The unceremonious firing of Professor Katz reveals the level to which university administrators will stoop to enforce ideological conformity on campus. Katz’s years of service to his university, his tireless work on behalf of his students, and his hard-earned accolades meant nothing to President Eisgruber, who was determined to advance his ideological agenda at all costs. The Princeton administration has made its stance abundantly clear: tenure and due process have no power at Princeton. Those who dare to speak out against the academic establishment’s radical injustice will be expelled for their heresy.
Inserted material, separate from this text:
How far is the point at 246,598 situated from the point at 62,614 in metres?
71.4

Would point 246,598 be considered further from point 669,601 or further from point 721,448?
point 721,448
Furthermore, the university’s tactics throughout the skirmish show the extent to which Title IX investigations can be weaponized by university administrations—even absent an actual allegation. When the investigation following Katz’s Quillette article failed to produce any fireable offenses, the administration promptly passed the banner to the Title IX office. Even though a Title IX allegation had never once been brought against Katz (and the office's formal investigation produced nothing further), the university knew that the mere invocation of "Title IX" was sufficient for its purposes. After checking that box, the university continued its prosecution of Katz in full force, advancing the case through its web of bureaucratic and unaccountable committees.
The National Association of Scholars strongly condemns Princeton University’s pretextual firing of Joshua Katz. While student-faculty relationships are always inappropriate, the university’s investigation and discipline of Katz in 2018 should have been the end of the matter. By re-adjudicating the case after Katz took a stand against the university’s ideological agenda, Princeton has demonstrated that its dedication to progressive ideology outweighs its commitment to both due process and academic excellence. Joshua Katz’s departure is a great loss to Princeton’s students, but the university’s departure from its mission as an institution of higher learning cuts even deeper.
We also condemn the American Association of University Professors (AAUP) for their equally shameful silence. The AAUP was created precisely to defend the Joshua Katzes of America. No professor who dissents from establishment ideology can rely on the AAUP. No professor who believes in academic freedom should remain a member of it.
We likewise condemn the silence of Professor Katz’s professorial colleagues at Princeton—save for a few doughty souls, such as the members of the Academic Freedom Alliance. We especially condemn the silence of the Princeton Classics Department, which is obligated to stand up for its colleague. The honorable calling of a professor requires that you stand up for your principles, and your colleagues, when the chips are down. Princeton’s professors, and especially its classicists, decided they would rather keep their heads down.
We believe that Joshua Katz will have an excellent case for a lawsuit against Princeton University—and we wish him well, should he pursue that course of action. What he most deserves is an apology from Princeton University, and above all from Princeton President Christopher Eisgruber and the Princeton Board of Trustees.